Columbia County Independent

May 13, 2005

Updated by Robert and Johanna Titus

 

 

We have, recently, had a growing sense that something has been going on geologically, here in our upper Hudson Valley. We think a pattern has been developing. Scientists notice patterns and we seek to understand them. We had better explain.

We commonly drive past the Gilboa Reservoir. Lately, the water has been pouring over the top of the dam. That’s unusual; most of the time the reservoir is well below the dam’s top, sometimes the reservoir is nearly empty. It’s easy to say that it has just rained a lot recently, but we wonder.

Over the last few years there have been a number of damaging slumps in the upper Hudson Valley. First came the Delmar slump, south of Albany, which put a major road out of commission for quite some time. It had been built on the muddy sediments of an old ice age lake, Glacial Lake Albany. The sediments simply gave way and slid into Normans Kill. Well, these things happen, or so we thought at the time.

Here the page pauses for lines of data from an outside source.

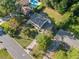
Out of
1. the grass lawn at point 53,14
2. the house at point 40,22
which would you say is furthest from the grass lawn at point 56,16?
the house at point 40,22

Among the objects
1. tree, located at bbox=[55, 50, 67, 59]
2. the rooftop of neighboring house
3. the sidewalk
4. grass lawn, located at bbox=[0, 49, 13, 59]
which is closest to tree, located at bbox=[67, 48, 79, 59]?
tree, located at bbox=[55, 50, 67, 59]

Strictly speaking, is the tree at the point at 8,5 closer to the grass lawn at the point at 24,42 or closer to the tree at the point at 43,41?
the grass lawn at the point at 24,42

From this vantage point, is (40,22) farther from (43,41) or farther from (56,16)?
(43,41)

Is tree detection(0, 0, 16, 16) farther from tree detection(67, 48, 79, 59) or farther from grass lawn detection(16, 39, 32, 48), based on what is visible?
tree detection(67, 48, 79, 59)

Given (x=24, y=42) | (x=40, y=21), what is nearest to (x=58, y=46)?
(x=24, y=42)

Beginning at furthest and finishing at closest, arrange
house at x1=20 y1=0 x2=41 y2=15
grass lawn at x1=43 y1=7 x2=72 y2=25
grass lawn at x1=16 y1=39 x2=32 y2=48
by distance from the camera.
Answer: house at x1=20 y1=0 x2=41 y2=15 < grass lawn at x1=43 y1=7 x2=72 y2=25 < grass lawn at x1=16 y1=39 x2=32 y2=48

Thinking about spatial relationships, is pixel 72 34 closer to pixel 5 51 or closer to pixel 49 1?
pixel 49 1

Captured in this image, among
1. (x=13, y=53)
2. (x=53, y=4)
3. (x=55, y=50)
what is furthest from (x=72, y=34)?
(x=13, y=53)
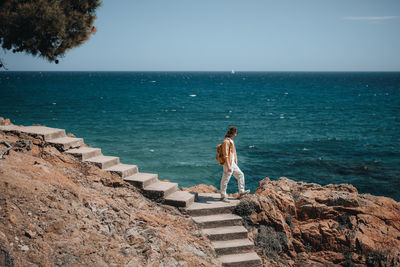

But then, last year there was another slump, this one in Schenectady. The edge of an old Lake Albany delta slid downhill and that doomed six homes. Soon we had a small slide just a mile from the Titus family home in Freehold. Again, this spring, we have seen still another nearby bank give way and now it seems to be oozing water. That’s too close for comfort.

Slumps are an ongoing problem in the Hudson Valley and we have written about them before, but there seem to be a lot of them lately. Two weeks ago there was a new slump in Amsterdam. This one also seems to have involved the sediments of another ice age lake delta. That’s alarming; why are these events coming at such a rapid rate?

But then it got even worse. we began receiving E-mails from people in Valatie, complaining about flooding basements. Three houses on New Street have been experiencing serious problems for weeks. Basements flood; that’s their job, but some of these folks claim that they have never seen the likes of this even after decades of residence and they are worried.

All this may just be coincidence and might mean next to nothing. Or, all this may just indicate that we have had a lot of rain lately. That would explain this year’s problems, but it would not tie in the events of recent years.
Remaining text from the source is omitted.